Merges concurrent employment periods (multiple jobs held at the same time). Identifies overlapping employment using the over_id column from vecshift processing and consolidates them into single periods with aggregated attributes.

Usage

consolidate_overlapping(data, variable_handling = "weight", engine = "v2")

Arguments

data

A data.table containing employment periods processed by vecshift, with columns: cf (person ID), inizio (start date), fine (end date), durata (duration), over_id (overlapping period identifier), and optionally arco (employment indicator).

variable_handling

Character string specifying aggregation strategy for variables: "weight" uses weighted mean/mode (default), "first" takes first non-NA value

engine

Character string specifying the consolidation engine: "v2" (default) uses the collapse-native engine for maximum performance, "v1" uses the original data.table J-expression engine for backward compatibility.

Value

A data.table with consolidated employment periods, where:

  • Periods with the same over_id > 0 are merged into single periods

  • inizio is the earliest start date in the group

  • fine is the latest end date in the group

  • durata is recalculated as fine - inizio + 1

  • n_periods_consolidated indicates how many periods were merged

  • Qualitative variables use weighted mode (most frequent by duration)

  • Quantitative variables use weighted mean

  • Original column types are preserved

Details

This function is designed for employment data where concurrent jobs are identified by vecshift's over_id column. All periods sharing the same cf and over_id > 0 are considered overlapping and consolidated.

Consolidation rules:

  • Employment periods with over_id > 0: grouped by cf and over_id

  • Other periods (unemployment, single jobs): kept as-is (unique group per record)

  • If arco column is missing, it's created (1 when over_id > 0, 0 otherwise)

Aggregation by column type:

  • Dates (inizio, fine): min/max across group

  • Duration (durata): recomputed as fine - inizio + 1

  • Numeric/Integer: weighted mean (preserves integer type)

  • Character/Factor: weighted mode (sum durations by value, pick max)

  • Logical: majority rule (mean >= 0.5)

Special columns:

  • arco: maximum value in group

  • over_id: first non-zero value (or first if all zero)

  • stato: preferentially selects employment states when arco > 0

Performance:

This function is fully vectorized and optimized for performance:

  • Handles 10M+ employment records efficiently

  • 9x faster than previous consolidation implementations (Phase 3)

  • Phase 4 optimization: 1.2-3x additional speedup via single-period worker bypass

  • Memory efficient: < 1x input data size

  • Base throughput: ~41,000 records/second (Phase 3)

  • Optimized throughput: ~50,000-120,000 records/second (Phase 4, dataset dependent)

Phase 4 automatically skips consolidation for single-period workers with over_id == 0 (no overlapping possible).

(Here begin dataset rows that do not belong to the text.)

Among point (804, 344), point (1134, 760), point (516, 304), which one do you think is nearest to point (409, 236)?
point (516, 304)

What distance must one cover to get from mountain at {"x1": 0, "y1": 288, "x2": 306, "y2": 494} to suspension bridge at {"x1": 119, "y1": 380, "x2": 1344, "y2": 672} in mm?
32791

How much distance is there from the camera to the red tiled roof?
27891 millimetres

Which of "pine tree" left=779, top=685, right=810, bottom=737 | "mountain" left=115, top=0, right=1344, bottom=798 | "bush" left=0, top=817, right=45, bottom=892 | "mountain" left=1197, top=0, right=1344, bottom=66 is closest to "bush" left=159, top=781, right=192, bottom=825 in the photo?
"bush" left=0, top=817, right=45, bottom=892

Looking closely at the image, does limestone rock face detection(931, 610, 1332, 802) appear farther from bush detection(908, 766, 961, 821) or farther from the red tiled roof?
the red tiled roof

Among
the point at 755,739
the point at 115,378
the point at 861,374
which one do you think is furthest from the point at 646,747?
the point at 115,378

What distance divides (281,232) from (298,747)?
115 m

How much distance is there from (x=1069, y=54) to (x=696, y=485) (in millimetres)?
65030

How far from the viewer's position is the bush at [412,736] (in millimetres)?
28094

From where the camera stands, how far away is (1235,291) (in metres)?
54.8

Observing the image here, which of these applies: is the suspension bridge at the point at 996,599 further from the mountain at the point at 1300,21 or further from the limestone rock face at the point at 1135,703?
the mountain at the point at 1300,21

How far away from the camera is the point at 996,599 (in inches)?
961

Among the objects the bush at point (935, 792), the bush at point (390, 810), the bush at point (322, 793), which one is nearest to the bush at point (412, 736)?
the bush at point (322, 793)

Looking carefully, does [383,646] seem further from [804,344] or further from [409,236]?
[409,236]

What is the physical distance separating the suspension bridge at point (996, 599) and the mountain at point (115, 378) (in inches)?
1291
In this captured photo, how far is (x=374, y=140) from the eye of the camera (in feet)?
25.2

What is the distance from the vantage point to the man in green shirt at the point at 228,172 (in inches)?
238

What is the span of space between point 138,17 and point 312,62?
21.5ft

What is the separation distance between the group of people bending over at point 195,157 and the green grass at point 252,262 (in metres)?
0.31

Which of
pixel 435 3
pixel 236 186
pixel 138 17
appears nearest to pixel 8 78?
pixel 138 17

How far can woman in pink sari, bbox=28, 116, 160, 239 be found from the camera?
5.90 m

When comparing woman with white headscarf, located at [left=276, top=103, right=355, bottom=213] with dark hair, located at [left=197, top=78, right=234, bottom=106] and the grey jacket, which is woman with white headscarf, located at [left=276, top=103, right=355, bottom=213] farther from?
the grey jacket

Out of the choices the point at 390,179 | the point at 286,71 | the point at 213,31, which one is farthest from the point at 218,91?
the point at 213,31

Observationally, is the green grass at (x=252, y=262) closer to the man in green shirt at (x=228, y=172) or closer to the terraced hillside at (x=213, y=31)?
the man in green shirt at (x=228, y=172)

Performance scales with percentage of such workers.

Composability:

Designed to be the first step in a consolidation chain. After merging concurrent employment, you typically want to merge adjacent periods and optionally bridge short gaps:


data |>
  consolidate_overlapping() |>  # Step 1: Merge concurrent jobs
  consolidate_adjacent() |>     # Step 2: Merge touching periods
  consolidate_short_gaps(30)    # Step 3: Bridge short gaps

See also

consolidate_adjacent to merge touching employment periods consolidate_by_employer to merge same-employer periods consolidate_short_gaps to bridge short unemployment gaps

Examples

if (FALSE) { # \dontrun{
# Load sample data
data <- readRDS("data/sample.rds")

# Consolidate overlapping employment periods
consolidated <- consolidate_overlapping(data)

# Check consolidation results
cat("Original records:", nrow(data), "\n")
cat("After consolidation:", nrow(consolidated), "\n")
cat("Periods consolidated:",
    sum(consolidated$n_periods_consolidated > 1, na.rm = TRUE), "\n")

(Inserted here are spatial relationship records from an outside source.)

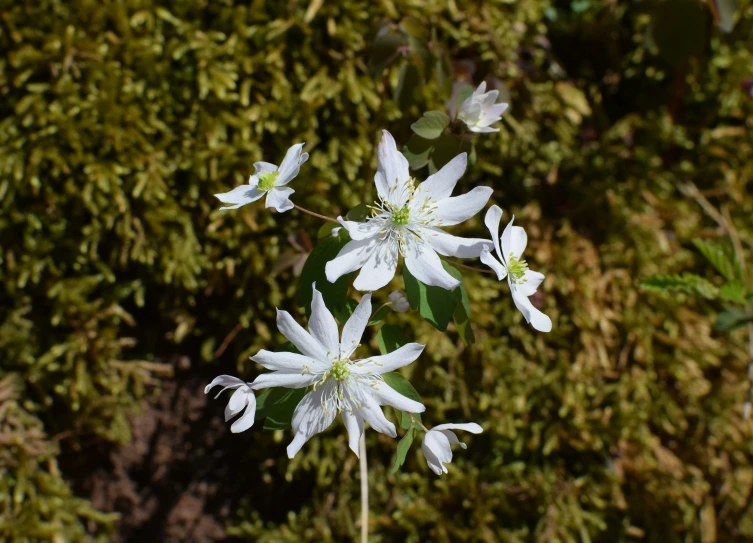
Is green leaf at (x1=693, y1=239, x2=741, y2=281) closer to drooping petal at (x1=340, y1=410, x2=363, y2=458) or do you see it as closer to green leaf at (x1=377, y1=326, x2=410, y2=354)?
green leaf at (x1=377, y1=326, x2=410, y2=354)

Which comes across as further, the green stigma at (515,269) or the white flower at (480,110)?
the white flower at (480,110)

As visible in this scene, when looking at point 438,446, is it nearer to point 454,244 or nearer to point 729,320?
point 454,244

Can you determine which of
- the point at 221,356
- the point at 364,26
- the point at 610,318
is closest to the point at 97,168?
the point at 221,356

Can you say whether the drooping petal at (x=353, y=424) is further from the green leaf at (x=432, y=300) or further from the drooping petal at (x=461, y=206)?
the drooping petal at (x=461, y=206)

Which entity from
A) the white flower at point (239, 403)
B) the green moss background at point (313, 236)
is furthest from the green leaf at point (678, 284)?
the white flower at point (239, 403)

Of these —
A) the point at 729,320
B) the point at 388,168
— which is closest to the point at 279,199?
the point at 388,168
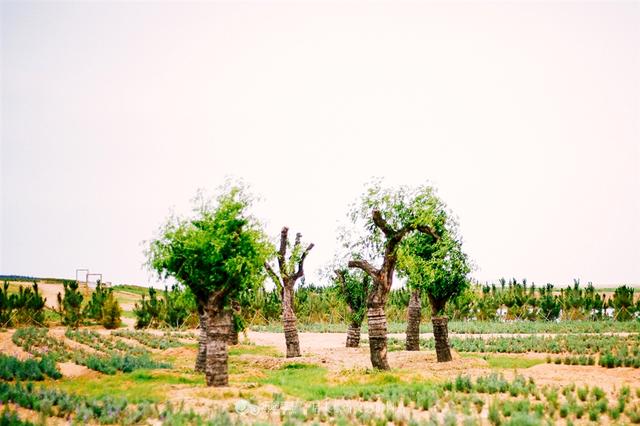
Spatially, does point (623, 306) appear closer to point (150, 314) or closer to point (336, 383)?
point (336, 383)

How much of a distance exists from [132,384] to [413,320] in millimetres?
15591

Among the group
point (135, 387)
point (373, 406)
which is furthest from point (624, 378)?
point (135, 387)

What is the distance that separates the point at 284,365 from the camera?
22.5 meters

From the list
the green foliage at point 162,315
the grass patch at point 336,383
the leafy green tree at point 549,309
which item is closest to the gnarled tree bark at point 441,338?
the grass patch at point 336,383

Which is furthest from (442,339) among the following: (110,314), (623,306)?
(623,306)

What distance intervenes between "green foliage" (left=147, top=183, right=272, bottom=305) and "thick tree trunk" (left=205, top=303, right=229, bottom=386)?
56 centimetres

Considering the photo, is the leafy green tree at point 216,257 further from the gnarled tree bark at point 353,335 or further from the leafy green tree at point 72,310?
the leafy green tree at point 72,310

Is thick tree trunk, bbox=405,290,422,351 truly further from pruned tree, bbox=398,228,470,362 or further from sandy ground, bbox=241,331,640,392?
pruned tree, bbox=398,228,470,362

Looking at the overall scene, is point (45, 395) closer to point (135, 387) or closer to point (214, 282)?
point (135, 387)

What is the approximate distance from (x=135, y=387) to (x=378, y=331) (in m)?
8.55

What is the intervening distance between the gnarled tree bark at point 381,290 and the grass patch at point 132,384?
6.30 metres

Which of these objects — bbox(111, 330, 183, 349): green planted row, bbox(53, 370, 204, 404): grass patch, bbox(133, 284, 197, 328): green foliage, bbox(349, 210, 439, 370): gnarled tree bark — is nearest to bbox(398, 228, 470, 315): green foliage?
bbox(349, 210, 439, 370): gnarled tree bark

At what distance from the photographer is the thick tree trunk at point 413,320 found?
27138 mm

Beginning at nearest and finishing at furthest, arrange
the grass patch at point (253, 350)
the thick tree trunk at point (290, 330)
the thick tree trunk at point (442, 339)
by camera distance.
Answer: the thick tree trunk at point (442, 339), the thick tree trunk at point (290, 330), the grass patch at point (253, 350)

# View a person with overlapping employment
person_data <- data[cf == 165 & over_id > 0]
person_consolidated <- consolidate_overlapping(person_data)

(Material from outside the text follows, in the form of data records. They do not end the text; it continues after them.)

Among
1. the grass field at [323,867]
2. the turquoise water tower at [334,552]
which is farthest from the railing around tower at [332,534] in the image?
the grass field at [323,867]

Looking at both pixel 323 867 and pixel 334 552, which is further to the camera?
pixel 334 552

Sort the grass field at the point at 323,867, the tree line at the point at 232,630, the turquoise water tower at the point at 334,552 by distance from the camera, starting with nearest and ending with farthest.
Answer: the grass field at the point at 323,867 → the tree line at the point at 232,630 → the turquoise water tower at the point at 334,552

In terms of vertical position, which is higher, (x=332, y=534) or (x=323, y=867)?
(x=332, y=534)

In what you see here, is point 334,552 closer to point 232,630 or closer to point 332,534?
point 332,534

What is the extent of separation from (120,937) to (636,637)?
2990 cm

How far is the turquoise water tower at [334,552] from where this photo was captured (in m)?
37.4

# Chain with other consolidation functions
fully_consolidated <- data |>
  consolidate_overlapping() |>
  consolidate_adjacent()

# Integration with analyze_employment_transitions()
# Pre-consolidate data before transition analysis
consolidated <- consolidate_overlapping(data)
transitions <- analyze_employment_transitions(consolidated)

# Performance with large datasets
large_data <- readRDS("data/large_sample.rds")  # 500K records
system.time({
  result <- consolidate_overlapping(large_data)
})  # Completes in seconds, not minutes
} # }